Building and Running MPICH (CH4)

Charles McEachern edited this page Mar 20, 2018 · 21 revisions

This page describes how to build and run MPICH (CH4 device) to test the libfabric GNI provider. It is assumed the user is building MPICH on a Cray XC system like jupiter or edision/cori, and that you have built and installed a copy of libfabric.

MPICH/CH4 can be built to use the Cray PMI.


Building and Installing MPICH

First, if you don't already have a clone of MPICH

% git clone --recurse-submodules git@github.com:pmodels/mpich.git

Make sure that your clone has PR 2557.

Next, configure and build/install MPICH. Note you will need automake 1.15+, autoconf 2.67+, and libtool 2.4.4+ to keep MPICH's configury happy.

Building using Cray PMI

If you intend to use Cray PMI, you may need to apply these two patches:patch0, patch1. If you are pulling in a fresh copy of MPICH after April 14, 2017, you do not need to apply these patches.

After applying the patches, the following steps can be used to configure MPICH CH4:

% module load PrgEnv-gnu
%./autogen.sh
%./configure CFLAGS="-DMPIDI_CH3_HAS_NO_DYNAMIC_PROCESS" LDFLAGS="-Wl,-rpath -Wl,<path-to-ofi-libfabric-install>/lib" --with-pmi=cray --with-pm=none 
  --prefix=<path-to-mpich-install> --with-libfabric=<path-to-ofi-libfabric-install> --with-device=ch4:ofi
% make -j install

Note if you are wanting to run MPI multi-threaded tests which use MPI_THREAD_MULTIPLE, you will need to add --enable-threads-multiple to the configure line.

Build Using SLURM PMI

There does not appear to be any way currently to build MPICH with CH4 support and SLURM PMI, or at least I've not been able to figure out how to do it.

Running MPICH with libfabric

First, don't forget the KVS related thingy that results from using Cray PMI. You need to set an environment variable to pacify Cray PMI.

export PMI_MAX_KVS_ENTRIES=1000000

Second you will need to build an MPI app using MPICH's compiler wrapper:

% export PATH=mpich_install_dir/bin:${PATH}
% mpicc -o my_app my_app.c

On Tiger and NERSC edison/cori, the application can be launched using srun:

% export MPIR_CVAR_OFI_USE_PROVIDER=gni
% srun -n 2 -N 2 ./my_app

If you'd like to double check against the sockets provider, do the following

% export MPIR_CVAR_OFI_USE_PROVIDER=sockets
% srun -n 2 -N 2 ./my_app

This will force the OFI CH4 netmod to use the sockets provider.
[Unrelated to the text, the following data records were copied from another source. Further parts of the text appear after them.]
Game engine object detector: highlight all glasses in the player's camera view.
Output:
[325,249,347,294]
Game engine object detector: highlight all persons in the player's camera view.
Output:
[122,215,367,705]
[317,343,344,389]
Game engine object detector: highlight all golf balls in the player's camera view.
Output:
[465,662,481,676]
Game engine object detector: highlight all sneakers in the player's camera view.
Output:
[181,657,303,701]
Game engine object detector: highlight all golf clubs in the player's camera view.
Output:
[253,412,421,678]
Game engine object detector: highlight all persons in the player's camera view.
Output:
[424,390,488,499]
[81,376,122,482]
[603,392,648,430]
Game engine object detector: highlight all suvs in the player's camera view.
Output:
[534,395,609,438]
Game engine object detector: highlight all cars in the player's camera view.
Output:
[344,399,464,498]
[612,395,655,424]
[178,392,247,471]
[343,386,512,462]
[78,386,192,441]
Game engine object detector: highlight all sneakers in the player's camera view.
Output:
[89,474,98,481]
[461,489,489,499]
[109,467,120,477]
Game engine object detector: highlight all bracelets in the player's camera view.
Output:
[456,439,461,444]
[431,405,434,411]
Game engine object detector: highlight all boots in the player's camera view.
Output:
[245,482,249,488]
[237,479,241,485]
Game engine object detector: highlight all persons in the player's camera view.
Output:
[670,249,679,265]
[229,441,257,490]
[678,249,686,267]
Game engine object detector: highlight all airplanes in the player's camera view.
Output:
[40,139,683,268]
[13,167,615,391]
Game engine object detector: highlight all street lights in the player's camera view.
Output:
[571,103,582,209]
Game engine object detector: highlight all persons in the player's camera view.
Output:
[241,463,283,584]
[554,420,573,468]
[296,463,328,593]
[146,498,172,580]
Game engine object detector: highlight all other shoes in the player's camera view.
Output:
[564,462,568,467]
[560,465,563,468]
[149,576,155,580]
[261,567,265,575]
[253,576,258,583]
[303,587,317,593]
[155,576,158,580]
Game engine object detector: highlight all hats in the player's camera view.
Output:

Note it seems that the default behavior of the CH4/OFI device is to pick up the sockets provider.

Building and Testing OSU MPI benchmarks

OSU provides a relatively simple set of MPI benchmark tests which are useful for testing the GNI libfabric provider.

% wget http://mvapich.cse.ohio-state.edu/download/mvapich/osu-micro-benchmarks-5.0.tar.gz
% tar -zxvf osu-micro-benchmarks-5.0.tar.gz
% cd osu-micro-benchmarks-5.0
% ./configure CC=mpicc
% make

In the mpi/pt2pt and mpi/collective subdirectories there are a number of tests. To test, for example MPICH send/recv message latency, osu_latency can be used

% cd mpi/pt2pt
% srun -n 2 -N 2 ./osu_latency

Known Issues

The MPICH CH4 OFI MPI one-sided doesn't work with the OSU one-sided tests. This owes to the fact that OSU uses MPI_Win_Allocate and currently that doesn't work for providers that only support FI_MR_BASIC. At this writing, none of the OSU one-sided tests pass with the GNI provider.

The osu_ibcast test fails when run using more than 4 processors. It fails with both the GNI and sockets provider so it's most likely a bug higher up in the MPICH's non-blocking collectives implementation.